Exercise description: Can you write out again only the rows below in the stretch from the line containing "Observing the picture here, from the group" through the line containing "[684,90], [380,161], [388,418], [281,711], [945,730]", replacing "farther from" with "further from" and changing nothing else?

Material for the task:
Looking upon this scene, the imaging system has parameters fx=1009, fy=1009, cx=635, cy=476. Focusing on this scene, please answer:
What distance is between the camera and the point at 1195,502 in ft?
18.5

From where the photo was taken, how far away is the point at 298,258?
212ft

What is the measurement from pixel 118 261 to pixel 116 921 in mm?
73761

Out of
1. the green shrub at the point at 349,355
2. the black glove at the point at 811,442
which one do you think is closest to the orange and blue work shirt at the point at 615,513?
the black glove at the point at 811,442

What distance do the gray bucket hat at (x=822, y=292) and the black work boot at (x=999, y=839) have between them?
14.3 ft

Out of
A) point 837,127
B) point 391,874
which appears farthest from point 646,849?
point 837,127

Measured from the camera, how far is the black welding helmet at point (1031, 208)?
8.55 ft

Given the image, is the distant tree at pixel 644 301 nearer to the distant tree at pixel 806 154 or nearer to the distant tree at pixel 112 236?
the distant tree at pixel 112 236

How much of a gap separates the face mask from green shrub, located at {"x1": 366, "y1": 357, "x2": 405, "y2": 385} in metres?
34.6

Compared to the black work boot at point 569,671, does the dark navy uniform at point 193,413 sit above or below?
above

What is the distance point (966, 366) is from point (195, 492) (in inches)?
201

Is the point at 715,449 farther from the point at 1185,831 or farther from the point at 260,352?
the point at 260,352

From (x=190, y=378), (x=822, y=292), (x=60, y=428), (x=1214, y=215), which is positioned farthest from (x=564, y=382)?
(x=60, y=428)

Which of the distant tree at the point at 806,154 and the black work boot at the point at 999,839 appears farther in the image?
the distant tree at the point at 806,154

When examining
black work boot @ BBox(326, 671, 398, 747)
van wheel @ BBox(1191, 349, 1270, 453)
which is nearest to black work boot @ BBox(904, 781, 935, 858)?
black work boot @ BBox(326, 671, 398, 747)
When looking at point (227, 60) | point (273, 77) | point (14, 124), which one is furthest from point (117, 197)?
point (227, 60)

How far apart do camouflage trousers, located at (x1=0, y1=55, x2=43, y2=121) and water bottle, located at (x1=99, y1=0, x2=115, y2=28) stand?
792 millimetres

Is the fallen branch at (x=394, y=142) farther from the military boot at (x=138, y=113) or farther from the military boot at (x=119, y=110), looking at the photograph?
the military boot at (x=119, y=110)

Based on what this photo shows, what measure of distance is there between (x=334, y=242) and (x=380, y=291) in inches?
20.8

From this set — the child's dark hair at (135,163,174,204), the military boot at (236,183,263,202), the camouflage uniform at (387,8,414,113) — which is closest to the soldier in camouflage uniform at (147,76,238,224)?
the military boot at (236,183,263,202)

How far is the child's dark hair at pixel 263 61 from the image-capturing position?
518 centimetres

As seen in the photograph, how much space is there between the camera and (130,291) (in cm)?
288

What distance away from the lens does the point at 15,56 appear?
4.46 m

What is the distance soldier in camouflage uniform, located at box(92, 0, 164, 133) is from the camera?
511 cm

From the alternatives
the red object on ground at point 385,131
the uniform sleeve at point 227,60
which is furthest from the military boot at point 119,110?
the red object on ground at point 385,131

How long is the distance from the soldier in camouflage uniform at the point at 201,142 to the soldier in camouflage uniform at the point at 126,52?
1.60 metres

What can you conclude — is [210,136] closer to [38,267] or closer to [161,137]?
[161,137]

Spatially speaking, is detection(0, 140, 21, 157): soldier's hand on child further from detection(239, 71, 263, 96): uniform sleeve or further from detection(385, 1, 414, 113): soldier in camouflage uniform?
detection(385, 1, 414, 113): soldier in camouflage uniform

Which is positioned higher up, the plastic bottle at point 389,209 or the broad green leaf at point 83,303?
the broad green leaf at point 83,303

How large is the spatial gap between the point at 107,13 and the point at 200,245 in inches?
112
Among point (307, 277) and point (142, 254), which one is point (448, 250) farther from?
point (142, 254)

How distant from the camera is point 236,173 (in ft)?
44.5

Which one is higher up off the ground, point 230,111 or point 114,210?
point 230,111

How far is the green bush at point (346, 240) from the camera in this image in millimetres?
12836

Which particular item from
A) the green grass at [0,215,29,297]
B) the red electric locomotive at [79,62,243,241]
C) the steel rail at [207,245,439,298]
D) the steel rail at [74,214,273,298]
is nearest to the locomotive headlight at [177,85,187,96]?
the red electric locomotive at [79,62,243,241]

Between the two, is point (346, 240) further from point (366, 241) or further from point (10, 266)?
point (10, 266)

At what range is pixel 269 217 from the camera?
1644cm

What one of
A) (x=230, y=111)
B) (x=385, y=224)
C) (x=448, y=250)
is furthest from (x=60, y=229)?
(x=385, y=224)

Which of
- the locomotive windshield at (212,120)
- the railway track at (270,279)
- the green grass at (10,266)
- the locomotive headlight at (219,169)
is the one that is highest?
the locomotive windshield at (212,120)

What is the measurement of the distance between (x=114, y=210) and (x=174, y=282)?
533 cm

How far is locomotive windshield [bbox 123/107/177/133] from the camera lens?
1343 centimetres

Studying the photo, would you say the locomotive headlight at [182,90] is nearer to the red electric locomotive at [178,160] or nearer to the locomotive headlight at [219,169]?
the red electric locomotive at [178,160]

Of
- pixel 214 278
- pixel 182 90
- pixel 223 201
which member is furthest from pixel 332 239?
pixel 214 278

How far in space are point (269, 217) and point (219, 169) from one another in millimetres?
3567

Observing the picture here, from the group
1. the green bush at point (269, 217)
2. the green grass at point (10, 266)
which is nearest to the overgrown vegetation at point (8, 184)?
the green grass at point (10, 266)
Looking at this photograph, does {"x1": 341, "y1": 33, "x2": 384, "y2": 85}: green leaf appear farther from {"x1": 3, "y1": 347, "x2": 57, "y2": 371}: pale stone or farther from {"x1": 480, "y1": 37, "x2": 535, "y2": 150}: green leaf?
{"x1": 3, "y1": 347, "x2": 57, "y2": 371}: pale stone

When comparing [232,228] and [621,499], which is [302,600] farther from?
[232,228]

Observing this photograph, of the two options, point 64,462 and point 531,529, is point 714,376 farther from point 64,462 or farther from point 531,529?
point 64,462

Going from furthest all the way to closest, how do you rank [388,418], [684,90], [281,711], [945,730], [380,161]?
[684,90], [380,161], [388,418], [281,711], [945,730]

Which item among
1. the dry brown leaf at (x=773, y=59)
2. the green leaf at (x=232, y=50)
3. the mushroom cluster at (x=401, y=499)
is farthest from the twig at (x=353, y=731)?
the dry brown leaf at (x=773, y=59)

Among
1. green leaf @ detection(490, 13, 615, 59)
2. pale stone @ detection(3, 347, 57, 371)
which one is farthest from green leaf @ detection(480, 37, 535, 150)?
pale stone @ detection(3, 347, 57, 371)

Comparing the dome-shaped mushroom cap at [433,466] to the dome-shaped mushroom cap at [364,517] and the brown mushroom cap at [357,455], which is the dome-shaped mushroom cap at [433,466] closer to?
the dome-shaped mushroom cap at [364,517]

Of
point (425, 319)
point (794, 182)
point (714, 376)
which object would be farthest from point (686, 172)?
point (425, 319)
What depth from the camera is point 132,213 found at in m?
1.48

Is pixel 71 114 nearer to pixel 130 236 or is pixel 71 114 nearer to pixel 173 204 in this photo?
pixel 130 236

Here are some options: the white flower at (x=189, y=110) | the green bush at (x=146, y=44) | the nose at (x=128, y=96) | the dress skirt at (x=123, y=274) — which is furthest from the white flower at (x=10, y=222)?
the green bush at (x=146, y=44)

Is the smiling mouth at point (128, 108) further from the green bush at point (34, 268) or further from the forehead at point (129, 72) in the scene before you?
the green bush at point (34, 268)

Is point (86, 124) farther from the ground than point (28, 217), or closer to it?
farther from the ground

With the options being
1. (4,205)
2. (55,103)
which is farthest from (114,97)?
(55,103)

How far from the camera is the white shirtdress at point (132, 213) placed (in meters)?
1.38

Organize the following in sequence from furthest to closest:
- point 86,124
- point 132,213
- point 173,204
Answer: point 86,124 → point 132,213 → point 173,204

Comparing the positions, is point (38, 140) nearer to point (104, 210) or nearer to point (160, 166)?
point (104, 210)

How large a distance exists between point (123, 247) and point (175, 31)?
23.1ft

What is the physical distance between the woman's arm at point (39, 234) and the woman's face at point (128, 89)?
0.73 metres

Written solution:
Observing the picture here, from the group
1. the green bush at point (269, 217)
2. the green grass at point (10, 266)
which is nearest to the overgrown vegetation at point (8, 184)?
the green grass at point (10, 266)
Looking at this photograph, does {"x1": 341, "y1": 33, "x2": 384, "y2": 85}: green leaf appear further from {"x1": 3, "y1": 347, "x2": 57, "y2": 371}: pale stone or further from {"x1": 480, "y1": 37, "x2": 535, "y2": 150}: green leaf?
{"x1": 3, "y1": 347, "x2": 57, "y2": 371}: pale stone

When comparing [232,228] and [621,499], which is [302,600] further from?
[232,228]

Observing this photograph, of the two options, point 64,462 and point 531,529, is point 714,376 further from point 64,462 or further from point 531,529?
point 64,462

Going from furthest all the way to closest, how do you rank [388,418], [684,90], [281,711], [945,730], [380,161]?
[684,90], [380,161], [388,418], [281,711], [945,730]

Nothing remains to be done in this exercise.